Cashing in your annuity – like a riot in a multi storey car park, wrong on so many levels!
In case you have failed to notice its election year. MPs worried about their own, or their colleagues’ ability to keep their parliamentary seats, throw caution to the wind as electioneering gets into full swing.
The story in the Daily Telegraph that Pensions Minister Steve Webb wants pensioners to be able to trade in their pension, heralds the start of the silly season which starts now and will not end until the polls close in May. It’s a great sound bite “I want to see people [elderly voters] trusted with their own money where ever possible” says Steve Webb. There are five million pensioners [voters] in the UK who having taken an annuity when they retired cannot currently cash them in for an upfront lump sum. But is exchanging a mortality linked income stream for a cash lump sum such a good idea for many elderly people?

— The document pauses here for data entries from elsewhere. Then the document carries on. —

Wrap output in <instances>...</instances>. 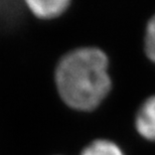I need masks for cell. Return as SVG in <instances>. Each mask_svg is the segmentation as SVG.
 I'll list each match as a JSON object with an SVG mask.
<instances>
[{"instance_id": "cell-1", "label": "cell", "mask_w": 155, "mask_h": 155, "mask_svg": "<svg viewBox=\"0 0 155 155\" xmlns=\"http://www.w3.org/2000/svg\"><path fill=\"white\" fill-rule=\"evenodd\" d=\"M55 82L68 106L81 111L95 109L111 89L107 55L96 48L69 52L58 64Z\"/></svg>"}, {"instance_id": "cell-2", "label": "cell", "mask_w": 155, "mask_h": 155, "mask_svg": "<svg viewBox=\"0 0 155 155\" xmlns=\"http://www.w3.org/2000/svg\"><path fill=\"white\" fill-rule=\"evenodd\" d=\"M136 129L142 137L155 141V96L142 105L136 116Z\"/></svg>"}, {"instance_id": "cell-3", "label": "cell", "mask_w": 155, "mask_h": 155, "mask_svg": "<svg viewBox=\"0 0 155 155\" xmlns=\"http://www.w3.org/2000/svg\"><path fill=\"white\" fill-rule=\"evenodd\" d=\"M26 4L35 16L43 19L54 18L63 14L69 7L68 0H28Z\"/></svg>"}, {"instance_id": "cell-4", "label": "cell", "mask_w": 155, "mask_h": 155, "mask_svg": "<svg viewBox=\"0 0 155 155\" xmlns=\"http://www.w3.org/2000/svg\"><path fill=\"white\" fill-rule=\"evenodd\" d=\"M81 155H123L116 144L107 140H97L86 147Z\"/></svg>"}, {"instance_id": "cell-5", "label": "cell", "mask_w": 155, "mask_h": 155, "mask_svg": "<svg viewBox=\"0 0 155 155\" xmlns=\"http://www.w3.org/2000/svg\"><path fill=\"white\" fill-rule=\"evenodd\" d=\"M145 52L155 63V15L149 20L145 33Z\"/></svg>"}]
</instances>
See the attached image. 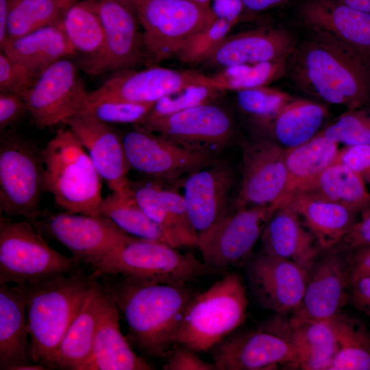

This policy is unlikely to see the light of day, Steve Webb admits it cannot be done before the election and would require the Lib Dems to be in coalition with one party or the other following the election. It is also not as good an idea as it sounds when you look under the bonnet. Providers of annuities are unlikely to want to take on any great risk in cashing in their policies, so the terms of any cash in are in all probability not going to be good for pensioners.
Moreover pensioners have a better idea of their life expectancy than providers, and the unhealthy, or sick, may be more tempted to cash in their pensions. As providers work on averages, this would affect the rates given for cashing in annuities and annuity purchases generally. That’s before stories of relatives pressurising the elderly to cash in their pensions appear in the Sun newspaper. I can also hear the pension scammers, and those advertising dodgy investments in exotic locations, rubbing their hands with glee as opportunity knocks for them to con a few more elderly people out of their life savings.
Allowing pensioners to cash in their pensions also raises the possibility of trustees in bankruptcy being able to force pensioners to cash in their pensions for the benefit of creditors, leaving bankrupt pensioners dependent on the state for benefits.
I am a supporter of the general pension reforms being introduced this April to give those retiring greater flexibility and control over their pension savings. However, where people have already retired and taken an annuity, and now have guaranteed payments for the rest of their lives, I am less convinced that they should be allowed to revisit that decision in some cases decades later, when they may not be as mentally alert as they were at retirement.